I know nothing about the ultimate moral guilt or innocence of individual participants in these acts, but I know the judgement of of history and I know that history repeats, so there is some probability that the children and grandchildren of participants in operations such as these and possibly even earlier, similar operations, will have to live with the condemnation of history on their forebears. Mass, forced expulsions live on in infamy.

E.Patrick Mosman
2 months ago

Mr.Erlinger,
Watch Senator Obama on immigration in 2005
https://www.youtube.com/watch?v=MfIjgkuOdOo
Did you support President Obama's policies,did you protest?
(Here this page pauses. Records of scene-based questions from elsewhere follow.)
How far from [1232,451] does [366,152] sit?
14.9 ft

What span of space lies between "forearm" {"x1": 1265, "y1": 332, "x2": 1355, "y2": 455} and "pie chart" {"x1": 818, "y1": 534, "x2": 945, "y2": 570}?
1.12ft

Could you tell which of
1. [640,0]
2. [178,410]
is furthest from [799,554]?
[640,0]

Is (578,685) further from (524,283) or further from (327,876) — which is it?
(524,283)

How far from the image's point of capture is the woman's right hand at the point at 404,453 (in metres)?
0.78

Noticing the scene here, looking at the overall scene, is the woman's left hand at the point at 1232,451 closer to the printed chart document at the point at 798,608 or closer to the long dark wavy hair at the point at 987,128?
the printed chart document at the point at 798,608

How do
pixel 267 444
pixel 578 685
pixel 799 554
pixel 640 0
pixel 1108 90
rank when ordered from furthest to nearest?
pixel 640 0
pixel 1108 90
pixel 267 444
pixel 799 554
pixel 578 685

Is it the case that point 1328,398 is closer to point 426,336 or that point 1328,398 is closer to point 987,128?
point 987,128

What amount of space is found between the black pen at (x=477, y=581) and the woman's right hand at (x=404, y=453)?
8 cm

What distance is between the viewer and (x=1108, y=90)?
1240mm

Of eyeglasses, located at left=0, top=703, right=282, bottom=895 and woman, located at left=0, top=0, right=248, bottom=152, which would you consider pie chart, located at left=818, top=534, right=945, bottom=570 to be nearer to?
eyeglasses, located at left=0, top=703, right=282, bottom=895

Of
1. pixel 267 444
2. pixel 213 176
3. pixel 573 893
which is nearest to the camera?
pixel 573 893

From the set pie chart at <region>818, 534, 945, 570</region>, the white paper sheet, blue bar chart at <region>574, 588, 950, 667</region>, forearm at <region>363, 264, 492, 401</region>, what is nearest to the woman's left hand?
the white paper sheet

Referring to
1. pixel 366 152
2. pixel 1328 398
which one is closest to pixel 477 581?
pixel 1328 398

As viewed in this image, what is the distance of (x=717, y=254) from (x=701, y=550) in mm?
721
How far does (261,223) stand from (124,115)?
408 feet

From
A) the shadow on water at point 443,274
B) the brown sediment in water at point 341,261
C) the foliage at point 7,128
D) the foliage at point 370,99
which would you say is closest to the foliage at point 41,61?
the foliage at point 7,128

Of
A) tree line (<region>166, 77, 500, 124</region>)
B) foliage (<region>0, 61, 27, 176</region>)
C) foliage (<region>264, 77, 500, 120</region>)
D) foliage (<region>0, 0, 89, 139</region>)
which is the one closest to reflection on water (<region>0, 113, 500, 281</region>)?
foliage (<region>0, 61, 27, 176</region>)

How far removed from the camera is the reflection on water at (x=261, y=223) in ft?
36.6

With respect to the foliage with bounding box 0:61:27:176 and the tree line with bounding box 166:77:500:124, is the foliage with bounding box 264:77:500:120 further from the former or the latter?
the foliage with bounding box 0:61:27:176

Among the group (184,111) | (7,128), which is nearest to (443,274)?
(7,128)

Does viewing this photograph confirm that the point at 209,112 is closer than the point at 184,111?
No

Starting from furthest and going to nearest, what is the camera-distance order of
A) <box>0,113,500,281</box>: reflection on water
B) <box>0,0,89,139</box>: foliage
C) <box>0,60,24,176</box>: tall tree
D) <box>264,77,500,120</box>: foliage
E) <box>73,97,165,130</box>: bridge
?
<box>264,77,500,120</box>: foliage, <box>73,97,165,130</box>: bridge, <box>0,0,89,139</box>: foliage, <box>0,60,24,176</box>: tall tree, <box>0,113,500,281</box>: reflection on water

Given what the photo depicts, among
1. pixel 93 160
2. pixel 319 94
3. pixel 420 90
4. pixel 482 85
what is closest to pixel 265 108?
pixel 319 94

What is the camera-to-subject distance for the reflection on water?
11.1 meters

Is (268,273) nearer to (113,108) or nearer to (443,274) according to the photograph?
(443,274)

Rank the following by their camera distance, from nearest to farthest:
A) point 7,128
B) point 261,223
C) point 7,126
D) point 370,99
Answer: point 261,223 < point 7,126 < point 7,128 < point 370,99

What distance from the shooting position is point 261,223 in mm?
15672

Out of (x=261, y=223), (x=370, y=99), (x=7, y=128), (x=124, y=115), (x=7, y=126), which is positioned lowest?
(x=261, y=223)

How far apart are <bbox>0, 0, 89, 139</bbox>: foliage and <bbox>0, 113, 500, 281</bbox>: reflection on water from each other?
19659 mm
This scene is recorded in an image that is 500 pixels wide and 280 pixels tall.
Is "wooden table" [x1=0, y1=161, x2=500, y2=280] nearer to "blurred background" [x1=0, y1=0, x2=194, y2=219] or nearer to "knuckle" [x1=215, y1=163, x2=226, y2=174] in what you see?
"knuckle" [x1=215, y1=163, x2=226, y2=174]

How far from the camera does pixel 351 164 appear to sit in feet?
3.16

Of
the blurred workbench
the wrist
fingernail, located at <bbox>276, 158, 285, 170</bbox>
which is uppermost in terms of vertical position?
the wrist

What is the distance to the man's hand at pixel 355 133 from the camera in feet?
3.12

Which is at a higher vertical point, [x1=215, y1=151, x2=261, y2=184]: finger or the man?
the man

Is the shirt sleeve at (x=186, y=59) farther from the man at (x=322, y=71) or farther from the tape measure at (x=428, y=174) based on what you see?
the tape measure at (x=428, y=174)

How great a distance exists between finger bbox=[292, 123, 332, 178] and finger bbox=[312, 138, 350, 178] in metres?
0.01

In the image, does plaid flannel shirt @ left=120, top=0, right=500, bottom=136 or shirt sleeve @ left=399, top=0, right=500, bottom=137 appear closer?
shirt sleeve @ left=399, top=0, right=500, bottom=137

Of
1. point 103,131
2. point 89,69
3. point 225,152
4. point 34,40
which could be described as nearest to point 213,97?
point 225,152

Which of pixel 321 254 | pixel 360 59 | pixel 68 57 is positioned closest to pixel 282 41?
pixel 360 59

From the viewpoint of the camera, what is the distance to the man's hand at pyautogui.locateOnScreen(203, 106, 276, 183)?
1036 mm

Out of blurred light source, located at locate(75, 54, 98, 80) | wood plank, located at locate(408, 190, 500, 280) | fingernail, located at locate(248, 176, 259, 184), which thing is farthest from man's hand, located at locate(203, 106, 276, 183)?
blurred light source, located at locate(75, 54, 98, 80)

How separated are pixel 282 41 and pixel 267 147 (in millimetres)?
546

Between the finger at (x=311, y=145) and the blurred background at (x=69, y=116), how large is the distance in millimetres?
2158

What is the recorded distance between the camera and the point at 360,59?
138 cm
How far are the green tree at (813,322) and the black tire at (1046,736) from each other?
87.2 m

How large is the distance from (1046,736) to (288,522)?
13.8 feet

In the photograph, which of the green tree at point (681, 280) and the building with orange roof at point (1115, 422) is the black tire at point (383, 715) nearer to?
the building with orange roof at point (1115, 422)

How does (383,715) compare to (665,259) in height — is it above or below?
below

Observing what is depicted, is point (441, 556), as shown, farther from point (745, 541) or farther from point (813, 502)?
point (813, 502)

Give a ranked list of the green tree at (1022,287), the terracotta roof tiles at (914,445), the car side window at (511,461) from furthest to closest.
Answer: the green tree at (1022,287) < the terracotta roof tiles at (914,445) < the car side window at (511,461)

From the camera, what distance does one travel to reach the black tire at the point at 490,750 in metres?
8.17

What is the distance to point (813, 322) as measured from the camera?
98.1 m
President Trump should simply repeat his words and watch the media go crazy.

Tom Fields
2 months ago

Wow! The varying views over illegal immigrants are amazing! (The NAZI deportations were horrible! designed to steal their lands). Some came to the US over the decades and integrated.
A Nation-State must control its borders if it is to be Sovereign. The Sovereign Nation-State must protect its citizens from the crimes, costs, diseases and disruption of unlimited illegal onslaughts. Certainly--we must invest in ridding the world of the dictators, movements and exploiters who cause mass movement of peoples away from their homes. The Catholic Church can and must increase its help to these populations. However, open borders is not the answer. Many Nations in Europe are proving this. England and Sweden are examples of the results of "open borders"---rape, crime, sections were police dare not enter, financial burdens...
Pray--- rebuild the US Military to stabilize troubled areas--after 8 years of Obama's purposeful neglect---Call on all Churches---of all denominations to contribute money and people to care for the displaced---with the hope of returning them to their homes.

Henry George
2 months ago

Does a nation have a primary obligation to its own citizens before anyone
else ?
Is there any other nation in the world that has such porous borders as
the United States and where un-documented Migrants can so easily find work.
How is it just to Poor American Citizens that they must compete and indeed lose jobs to un-documented Migrants ?

I am in favour of Amnesty to all Migrants in America but then a far
stricter Border Control.

If there are jobs that no Americans will take then allow Guest Workers
to take them but ensure that the Guest Workers are paid a fair and living
wage and do not have to work in dangerous situations.